Retype the Vermont passage word for word, beginning with "What are the" and stopping after "and stable ecosystems.".

**Passage**
»»

Other things need to happen with land use and transportation, but eliminating single-occupant vehicle trips and shrinking the car fleet is an opportunity for billions of dollars in cost reductions. For folks concerned about a vibrant economy, the cost of living, or Vermont's environment, it is a clear win, win, win.

What are the most important challenges facing our state, and how do you propose to address them?

This question was asked by the League of Women Voters. The short version is available at their voter guide, Vote411.org.

Short Answer

Vermont is dependent on its natural environment for myth, brand, and economy. Elements include sugaring, reliable snow, winter sports, fall foliage, and temperate summers. We depend on a Holocene climate and stable ecosystems.

««

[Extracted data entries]
»»

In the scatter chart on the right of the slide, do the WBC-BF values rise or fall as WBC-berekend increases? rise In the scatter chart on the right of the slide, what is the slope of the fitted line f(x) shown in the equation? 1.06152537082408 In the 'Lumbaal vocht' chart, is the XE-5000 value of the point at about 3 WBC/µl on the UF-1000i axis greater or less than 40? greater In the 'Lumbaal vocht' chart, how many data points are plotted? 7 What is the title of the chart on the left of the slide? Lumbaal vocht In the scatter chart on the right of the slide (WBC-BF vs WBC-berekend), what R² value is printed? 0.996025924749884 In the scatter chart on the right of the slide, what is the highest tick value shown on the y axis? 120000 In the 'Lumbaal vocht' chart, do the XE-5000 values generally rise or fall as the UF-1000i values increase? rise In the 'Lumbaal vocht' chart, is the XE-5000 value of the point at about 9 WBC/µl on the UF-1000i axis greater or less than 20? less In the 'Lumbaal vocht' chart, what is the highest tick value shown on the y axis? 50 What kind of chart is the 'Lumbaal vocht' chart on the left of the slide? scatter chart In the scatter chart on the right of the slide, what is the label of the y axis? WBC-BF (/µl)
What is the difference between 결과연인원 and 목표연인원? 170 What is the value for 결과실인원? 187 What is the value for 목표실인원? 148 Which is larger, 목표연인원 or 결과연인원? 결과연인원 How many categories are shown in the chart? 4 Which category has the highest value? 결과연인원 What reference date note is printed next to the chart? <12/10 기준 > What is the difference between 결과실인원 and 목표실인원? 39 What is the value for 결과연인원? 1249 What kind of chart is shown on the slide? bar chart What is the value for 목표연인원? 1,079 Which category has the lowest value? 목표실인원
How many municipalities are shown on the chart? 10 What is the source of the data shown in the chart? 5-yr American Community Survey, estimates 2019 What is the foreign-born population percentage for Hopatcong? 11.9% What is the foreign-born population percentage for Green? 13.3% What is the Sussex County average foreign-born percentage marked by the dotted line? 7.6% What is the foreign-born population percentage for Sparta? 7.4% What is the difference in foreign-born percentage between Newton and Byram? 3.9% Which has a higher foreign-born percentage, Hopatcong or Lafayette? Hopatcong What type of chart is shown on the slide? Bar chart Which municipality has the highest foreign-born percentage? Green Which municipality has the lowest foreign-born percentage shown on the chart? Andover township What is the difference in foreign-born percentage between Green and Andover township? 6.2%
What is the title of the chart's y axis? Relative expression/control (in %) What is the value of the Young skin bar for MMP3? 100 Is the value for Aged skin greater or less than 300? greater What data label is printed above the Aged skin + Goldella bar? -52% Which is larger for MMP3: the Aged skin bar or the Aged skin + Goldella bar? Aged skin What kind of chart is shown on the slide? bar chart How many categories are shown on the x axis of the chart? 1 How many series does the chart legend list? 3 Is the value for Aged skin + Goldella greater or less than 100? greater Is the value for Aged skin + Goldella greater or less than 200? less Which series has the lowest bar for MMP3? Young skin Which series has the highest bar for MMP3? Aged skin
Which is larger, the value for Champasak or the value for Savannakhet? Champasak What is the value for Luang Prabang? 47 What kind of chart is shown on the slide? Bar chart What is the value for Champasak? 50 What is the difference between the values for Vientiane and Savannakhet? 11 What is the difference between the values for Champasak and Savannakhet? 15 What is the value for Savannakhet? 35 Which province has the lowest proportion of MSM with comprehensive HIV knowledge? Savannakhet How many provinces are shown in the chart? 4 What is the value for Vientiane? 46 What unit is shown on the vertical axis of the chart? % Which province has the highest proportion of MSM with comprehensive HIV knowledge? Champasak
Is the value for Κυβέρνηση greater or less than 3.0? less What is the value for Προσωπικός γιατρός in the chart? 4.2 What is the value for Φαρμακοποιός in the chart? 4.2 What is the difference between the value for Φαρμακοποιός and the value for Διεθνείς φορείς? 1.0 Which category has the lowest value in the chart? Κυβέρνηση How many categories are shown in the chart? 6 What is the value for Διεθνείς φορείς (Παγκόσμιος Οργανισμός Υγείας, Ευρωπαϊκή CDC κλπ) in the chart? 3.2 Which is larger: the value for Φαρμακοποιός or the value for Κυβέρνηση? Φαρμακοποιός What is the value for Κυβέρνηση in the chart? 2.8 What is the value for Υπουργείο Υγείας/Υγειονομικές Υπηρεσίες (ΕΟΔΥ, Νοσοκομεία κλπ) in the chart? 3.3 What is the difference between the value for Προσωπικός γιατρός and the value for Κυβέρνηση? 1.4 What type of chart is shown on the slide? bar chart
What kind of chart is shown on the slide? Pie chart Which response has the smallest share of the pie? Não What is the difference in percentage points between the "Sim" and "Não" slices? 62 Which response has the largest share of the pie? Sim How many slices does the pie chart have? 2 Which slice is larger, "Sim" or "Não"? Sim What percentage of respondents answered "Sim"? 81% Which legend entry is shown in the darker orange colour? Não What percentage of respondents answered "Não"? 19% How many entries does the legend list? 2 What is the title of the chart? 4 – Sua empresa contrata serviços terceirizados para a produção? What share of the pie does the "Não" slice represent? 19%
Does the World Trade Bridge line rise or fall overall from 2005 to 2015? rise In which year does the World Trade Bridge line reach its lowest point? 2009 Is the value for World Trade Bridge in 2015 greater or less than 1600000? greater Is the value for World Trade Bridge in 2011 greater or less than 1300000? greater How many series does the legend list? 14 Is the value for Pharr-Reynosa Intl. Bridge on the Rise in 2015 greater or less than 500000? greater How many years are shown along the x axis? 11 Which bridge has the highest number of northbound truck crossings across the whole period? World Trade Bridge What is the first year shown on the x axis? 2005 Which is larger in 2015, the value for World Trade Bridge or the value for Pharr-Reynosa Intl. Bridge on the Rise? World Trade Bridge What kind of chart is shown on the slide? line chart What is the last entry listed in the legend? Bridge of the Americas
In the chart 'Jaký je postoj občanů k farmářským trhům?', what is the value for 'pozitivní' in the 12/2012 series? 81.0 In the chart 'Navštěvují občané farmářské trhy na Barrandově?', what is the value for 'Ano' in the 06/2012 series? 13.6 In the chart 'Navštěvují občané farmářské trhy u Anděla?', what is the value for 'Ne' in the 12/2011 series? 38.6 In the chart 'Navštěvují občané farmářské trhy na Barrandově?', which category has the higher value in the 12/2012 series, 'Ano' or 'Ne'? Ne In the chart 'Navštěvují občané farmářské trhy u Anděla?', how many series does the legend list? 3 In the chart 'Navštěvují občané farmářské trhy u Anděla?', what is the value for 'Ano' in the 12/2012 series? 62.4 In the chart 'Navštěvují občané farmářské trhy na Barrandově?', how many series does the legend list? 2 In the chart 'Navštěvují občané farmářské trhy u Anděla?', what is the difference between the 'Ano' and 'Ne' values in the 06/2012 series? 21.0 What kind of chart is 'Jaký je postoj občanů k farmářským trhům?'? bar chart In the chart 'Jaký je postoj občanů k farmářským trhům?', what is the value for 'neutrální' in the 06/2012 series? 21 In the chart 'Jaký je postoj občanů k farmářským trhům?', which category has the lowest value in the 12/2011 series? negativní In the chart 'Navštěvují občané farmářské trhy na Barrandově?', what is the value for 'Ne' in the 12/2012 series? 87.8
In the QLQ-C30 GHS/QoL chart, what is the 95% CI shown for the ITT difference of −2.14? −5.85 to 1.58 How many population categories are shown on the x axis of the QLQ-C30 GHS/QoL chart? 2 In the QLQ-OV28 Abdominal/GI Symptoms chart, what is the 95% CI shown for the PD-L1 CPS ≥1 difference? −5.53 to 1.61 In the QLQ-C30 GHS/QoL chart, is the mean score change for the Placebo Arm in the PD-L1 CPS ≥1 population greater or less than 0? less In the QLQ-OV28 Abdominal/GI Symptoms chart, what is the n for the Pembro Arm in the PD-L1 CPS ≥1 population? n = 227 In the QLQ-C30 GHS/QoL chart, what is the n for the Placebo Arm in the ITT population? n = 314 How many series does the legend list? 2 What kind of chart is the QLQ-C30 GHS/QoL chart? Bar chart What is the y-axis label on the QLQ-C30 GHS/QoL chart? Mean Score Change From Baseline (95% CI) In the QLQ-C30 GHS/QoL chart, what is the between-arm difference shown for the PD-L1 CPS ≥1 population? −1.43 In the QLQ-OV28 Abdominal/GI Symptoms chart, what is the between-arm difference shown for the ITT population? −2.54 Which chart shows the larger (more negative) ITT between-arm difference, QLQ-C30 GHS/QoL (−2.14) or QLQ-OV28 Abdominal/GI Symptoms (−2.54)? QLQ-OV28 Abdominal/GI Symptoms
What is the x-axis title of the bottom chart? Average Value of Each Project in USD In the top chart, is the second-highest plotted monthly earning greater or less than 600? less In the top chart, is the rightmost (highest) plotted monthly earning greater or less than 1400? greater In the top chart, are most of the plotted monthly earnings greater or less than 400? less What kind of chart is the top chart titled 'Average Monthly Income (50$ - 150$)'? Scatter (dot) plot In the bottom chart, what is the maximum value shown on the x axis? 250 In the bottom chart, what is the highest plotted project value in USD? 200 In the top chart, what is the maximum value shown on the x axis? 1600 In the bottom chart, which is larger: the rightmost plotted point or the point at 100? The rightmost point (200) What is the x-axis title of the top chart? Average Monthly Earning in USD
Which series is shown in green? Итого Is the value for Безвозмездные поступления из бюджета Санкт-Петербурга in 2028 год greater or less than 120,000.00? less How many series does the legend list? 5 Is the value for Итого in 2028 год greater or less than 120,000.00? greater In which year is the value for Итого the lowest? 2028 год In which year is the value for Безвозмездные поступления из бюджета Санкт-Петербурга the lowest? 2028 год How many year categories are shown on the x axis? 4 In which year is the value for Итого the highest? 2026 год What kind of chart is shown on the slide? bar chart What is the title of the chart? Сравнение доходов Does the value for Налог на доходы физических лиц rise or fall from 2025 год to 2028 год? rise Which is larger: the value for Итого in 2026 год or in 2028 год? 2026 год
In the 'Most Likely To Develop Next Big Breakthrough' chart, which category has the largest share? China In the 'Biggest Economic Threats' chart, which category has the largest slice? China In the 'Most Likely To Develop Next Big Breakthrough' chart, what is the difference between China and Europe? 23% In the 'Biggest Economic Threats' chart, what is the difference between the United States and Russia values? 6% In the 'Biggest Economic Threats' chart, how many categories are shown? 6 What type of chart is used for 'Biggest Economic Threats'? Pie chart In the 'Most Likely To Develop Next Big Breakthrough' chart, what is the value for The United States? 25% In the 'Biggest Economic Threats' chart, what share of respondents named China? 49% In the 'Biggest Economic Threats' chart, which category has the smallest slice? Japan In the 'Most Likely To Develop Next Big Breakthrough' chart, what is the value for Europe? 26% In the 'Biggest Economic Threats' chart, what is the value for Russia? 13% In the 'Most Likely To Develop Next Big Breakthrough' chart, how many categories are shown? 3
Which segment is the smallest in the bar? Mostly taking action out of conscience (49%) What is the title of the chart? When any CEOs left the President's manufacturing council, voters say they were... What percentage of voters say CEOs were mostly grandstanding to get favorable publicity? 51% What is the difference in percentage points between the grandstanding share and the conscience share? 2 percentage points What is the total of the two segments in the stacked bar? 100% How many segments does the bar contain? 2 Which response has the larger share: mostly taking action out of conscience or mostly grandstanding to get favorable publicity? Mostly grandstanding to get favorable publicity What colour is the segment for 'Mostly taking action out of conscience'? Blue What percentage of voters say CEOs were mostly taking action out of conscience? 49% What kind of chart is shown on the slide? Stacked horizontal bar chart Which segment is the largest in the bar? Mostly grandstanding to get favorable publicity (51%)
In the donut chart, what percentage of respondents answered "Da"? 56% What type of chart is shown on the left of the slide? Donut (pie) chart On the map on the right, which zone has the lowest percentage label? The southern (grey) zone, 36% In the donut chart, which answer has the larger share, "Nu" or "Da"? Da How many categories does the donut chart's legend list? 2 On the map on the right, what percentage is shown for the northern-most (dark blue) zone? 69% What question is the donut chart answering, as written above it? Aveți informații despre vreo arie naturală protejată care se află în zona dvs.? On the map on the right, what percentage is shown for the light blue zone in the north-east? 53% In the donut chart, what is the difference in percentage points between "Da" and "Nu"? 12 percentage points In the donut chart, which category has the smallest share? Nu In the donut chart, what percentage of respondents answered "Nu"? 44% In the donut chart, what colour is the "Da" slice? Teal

««

**Reply**
What are the most important challenges facing our state, and how do you propose to address them?

This question was asked by the League of Women Voters. The short version is available at their voter guide, Vote411.org.

Short Answer

Vermont is dependent on its natural environment for myth, brand, and economy. Elements include sugaring, reliable snow, winter sports, fall foliage, and temperate summers. We depend on a Holocene climate and stable ecosystems.